Kita tahu setelah Plato dan Aristoteles, dari zaman ke zaman lahir filsuf-filsuf dengan pemikiran yang lebih kompleks. Filsafat Barat tidak berhenti pada kedua manusia Yunani kuno itu.
Kita tahu setelah Nahum dan rekan-rekan sepantarannya, lahir pencipta-pencipta lagu Batak Toba yang, melalui rekaman dan panggung-panggung khusus lagu-lagu pop etnisitas tersebut, karya-karya mereka dikenal luas dan diperdengarkan untuk mengisi ulaon-ulaon, suka maupun duka, dari bonapasogit sampai ibukota.
Dakka Hutagalung, Jack Marpaung, Tagor Tampubolon, Tigor Gipsy Marpaung, Andolin Sibuea, Iran Ambarita, Robert Marbun, dan seterusnya.
Deretan nama itu masih panjang. Seorang promotor pertunjukan musik tak akan kehabisan bahan selama 25 tahun untuk menampilkan pencipta-pencipta lagu pop Batak itu sebagai ”bintang” utama bila periode pertunjukannya dibuat tahunan.
Bernard Banjarnahor, yang dikenal sebagai penyanyi pop dan salah satu anggota kelompok vokal RNB Singers, tahun ini memulai kiprahnya sebagai organizer pertunjukan dengan pencipta lagu sebagai bintang utama.
Yang perdana telah berlangsung pada Minggu, 23 September 2018 di Balai Toba Dream, Jakarta dengan Robert Marbun sebagai figur sentral.
Bernard mengajak komponis Tarida Hutauruk sebagai sutradara untuk menata musik, mengatur alur performa, sekaligus merancang alur pertunjukan.
Pencipta lagu pop terkenal, ”Dirimu Satu”, itu hadir di panggung pada keyboard bersama Palito Band. Tim kreatif ditangani Chokie Napitupulu.

» **Entri yang diberikan**

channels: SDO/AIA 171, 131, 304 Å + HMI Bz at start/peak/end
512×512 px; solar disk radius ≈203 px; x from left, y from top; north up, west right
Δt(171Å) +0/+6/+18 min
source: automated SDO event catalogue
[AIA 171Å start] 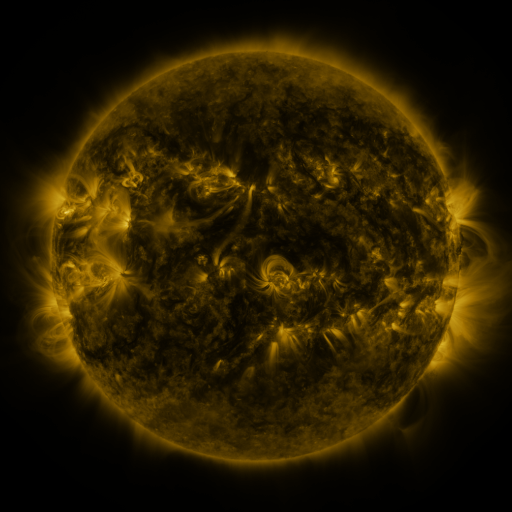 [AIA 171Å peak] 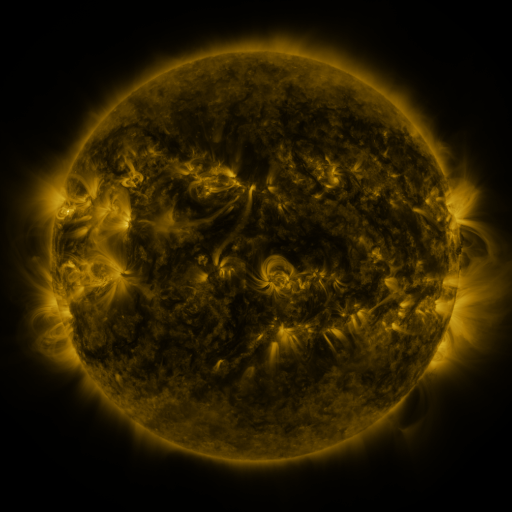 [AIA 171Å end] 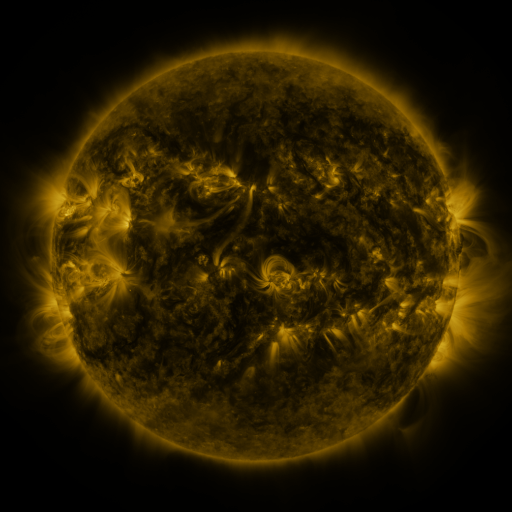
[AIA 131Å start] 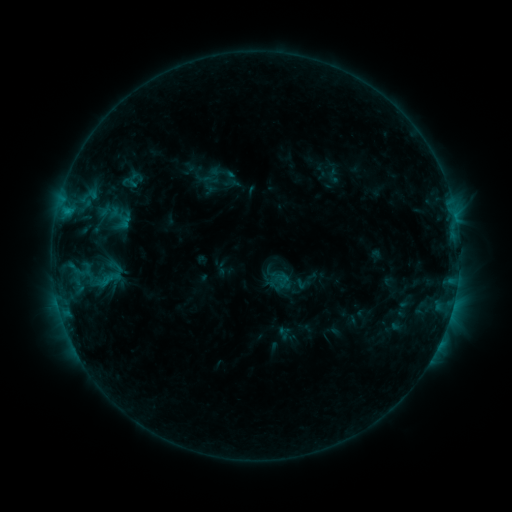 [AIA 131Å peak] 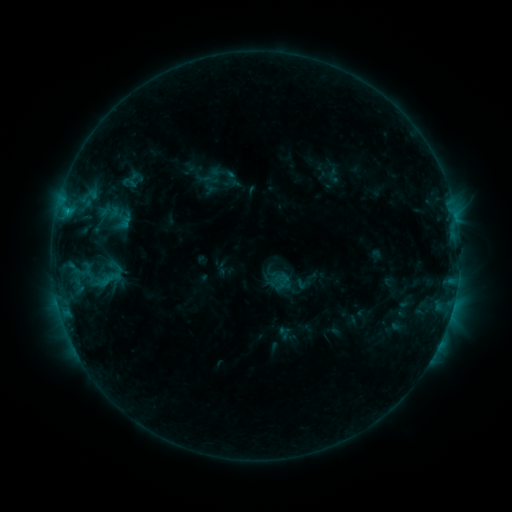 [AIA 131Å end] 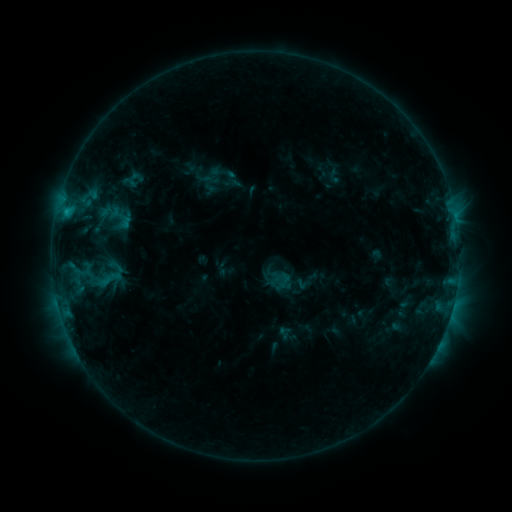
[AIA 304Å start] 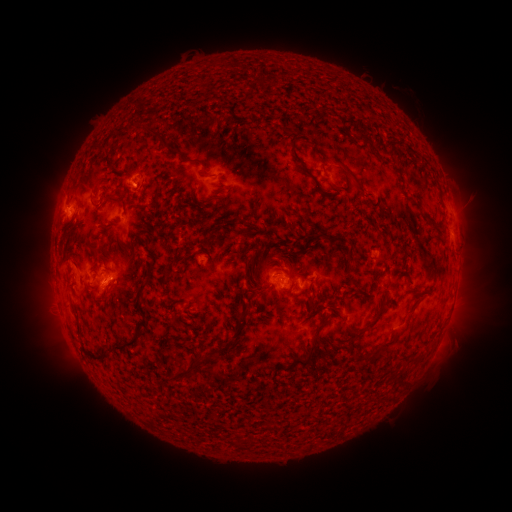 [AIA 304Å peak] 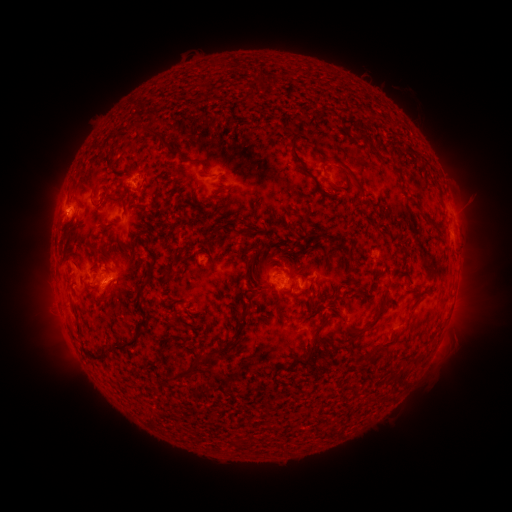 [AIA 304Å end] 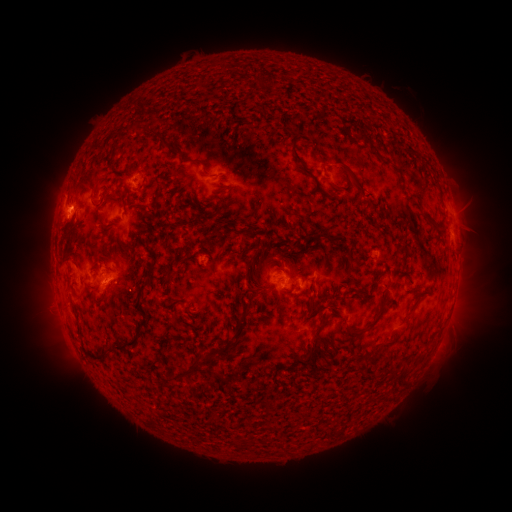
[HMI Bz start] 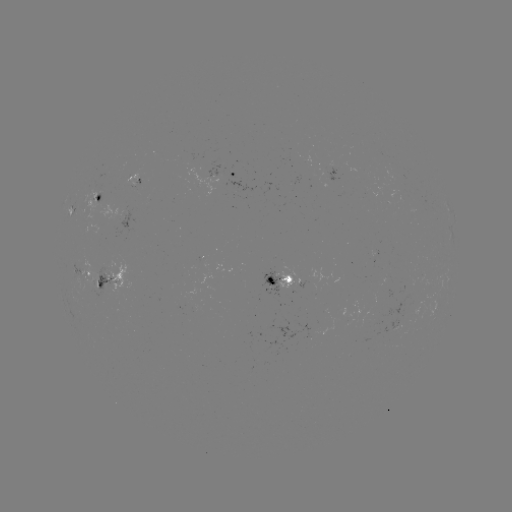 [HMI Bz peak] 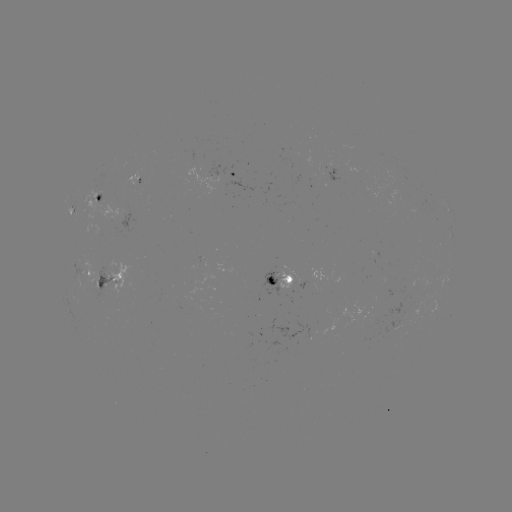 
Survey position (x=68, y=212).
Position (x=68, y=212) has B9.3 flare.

* * *

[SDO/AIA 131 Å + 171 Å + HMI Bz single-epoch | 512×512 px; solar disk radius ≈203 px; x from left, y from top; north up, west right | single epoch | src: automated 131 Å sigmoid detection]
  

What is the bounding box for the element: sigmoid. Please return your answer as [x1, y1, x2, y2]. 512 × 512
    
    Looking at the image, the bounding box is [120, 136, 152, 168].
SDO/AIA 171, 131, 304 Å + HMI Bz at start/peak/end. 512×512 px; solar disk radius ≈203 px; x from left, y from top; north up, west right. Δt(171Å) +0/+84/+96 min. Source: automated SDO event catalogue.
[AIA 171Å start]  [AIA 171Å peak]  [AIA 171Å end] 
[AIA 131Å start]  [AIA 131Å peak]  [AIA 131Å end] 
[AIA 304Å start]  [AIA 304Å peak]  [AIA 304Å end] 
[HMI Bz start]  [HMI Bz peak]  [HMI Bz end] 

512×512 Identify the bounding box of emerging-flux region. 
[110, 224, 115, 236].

» **Permintaan tertulis 1**
Ambil setiap baris daftar yang mengandung kata "north", dengan membedakan huruf besar dan kecil.
» **Permintaan tertulis 2**
Lanjutkan teks tentang pencipta lagu pop Batak mulai setelah kalimat terakhirnya.
Teks tentang pencipta lagu pop Batak dan daftar ini diambil dari sumber yang berlainan.

» **Hasil akhir 1**
512×512 px; solar disk radius ≈203 px; x from left, y from top; north up, west right
[SDO/AIA 131 Å + 171 Å + HMI Bz single-epoch | 512×512 px; solar disk radius ≈203 px; x from left, y from top; north up, west right | single epoch | src: automated 131 Å sigmoid detection]
SDO/AIA 171, 131, 304 Å + HMI Bz at start/peak/end. 512×512 px; solar disk radius ≈203 px; x from left, y from top; north up, west right. Δt(171Å) +0/+84/+96 min. Source: automated SDO event catalogue.

» **Hasil akhir 2**
Momentumnya adalah 33 tahun berkarya Robert Marbun sebagai pencipta lagu. Robert mengklaim bahwa sejak 1985 sebagai tahun pemula berkarya dengan ”Mabalu so Martujung” selaku batu penjuru, ia telah menciptakan lebih dari 600 lagu. (Sebaiknya Robert menerbitkan buku kumpulan semua lagu-lagu tersebut lengkap dengan notasi musiknya; selain sebagai nomor bukti, juga menjadi dokumen berharga dalam dunia literasi.)
Pada malam pertunjukan yang diberi tajuk ”Ditangko Ho ma Rohangki” (Engkau Curi Hatiku), Robert Marbun mengetengahkan 23 lagunya. Para pembawa lagu itu, menurut Robert, adalah ”penyanyi-penyanyi papan atas”. Yang ia maksud: Berlian Hutauruk, Rita Butar-butar, RNB Singers, Joel Simorangkir, New Ambisi, Nainggolan Sisters, Joy Tobing, Putri Ayu Silaen, Putri Silitonga, Romansa Trio, sampai (Grup Vokal) Asapos.
Dari lagu-lagu yang diperdengarkan pada malam itu serta yang tercatat dalam buku program, tampak bahwa Robert masih terikat dengan kosmologi Batak pada umumnya dengan metafora alam (”Sidumadang Ari”), lingkungan danau dan dinamikanya (”Parau na Metmet”, ”Memori di Bakara”), dan simbol-simbol kultur Batak (”Sulangan Mangan”, ”Salendang Parpadanan”, ”Mandar ni Dainang”) untuk menggambarkan hubungan-hubungan sosiologis terkait dengan ibu, anak, dan kekasih.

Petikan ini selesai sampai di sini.